Ojciec Mustafy, Munizr al-Nazzar, stracił nogę w wyniku wybuchu bomby, która spadła na syryjskie miasto Idlib.
Historia obydwu Syryjczyków stała się głośna po tym, jak ukazująca ojca i syna fotografia p.t.: „Trudności życia” zdobyła tytuł Zdjęcia Roku na Międzynarodowym Konkursie Fotograficznym Siena Awards. Dzięki popularności ich historii udało się zebrać 114 tys. euro na rzecz opracowania spersonalizowanych protez.
Po wręczeniu głównej nagrody w konkursie autorowi zdjęcia Mehmetowi Aslanowi, organizatorzy Sienna Awards uruchomili zbiórkę na rzecz Mustafy i Munzira al-Nazzarów. W piątek 21 stycznia b.r. ogłoszono, że cała rodzina jest już w drodze do włoskiego miasta Siena, gdzie udzielona zostanie im pomoc medyczna.
„Historia bohaterów tego zdjęcia poruszyła cały świat i sprawiła, że myśli tysięcy osób są teraz we Włoszech” – napisano na facebookowym profilu Siena Awards.

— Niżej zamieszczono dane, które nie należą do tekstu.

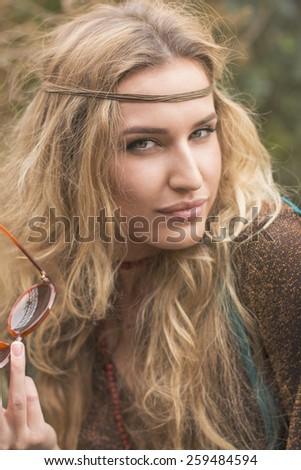 portrait of beautiful hippie girl outdoors - stock photo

Obydwaj Syryjczycy trafią teraz do centrum protetyki NAIL położonym niedaleko Bolonii, informuje „The Times”.
– Przed nami wymagające zadanie, ale naszym celem jest umożliwienie Mustafie samodzielnego funkcjonowania – powiedział Gregorio Teti, dyrektor techniczny centrum.
Pięciolatek ma wielkie marzenia. – Chcę iść do szkoły i móc kiedyś poprowadzić samochód! Jak będę duży, to pójdę na studia! – oznajmił w rozmowie z dziennikarzami dziennika „La Republica”.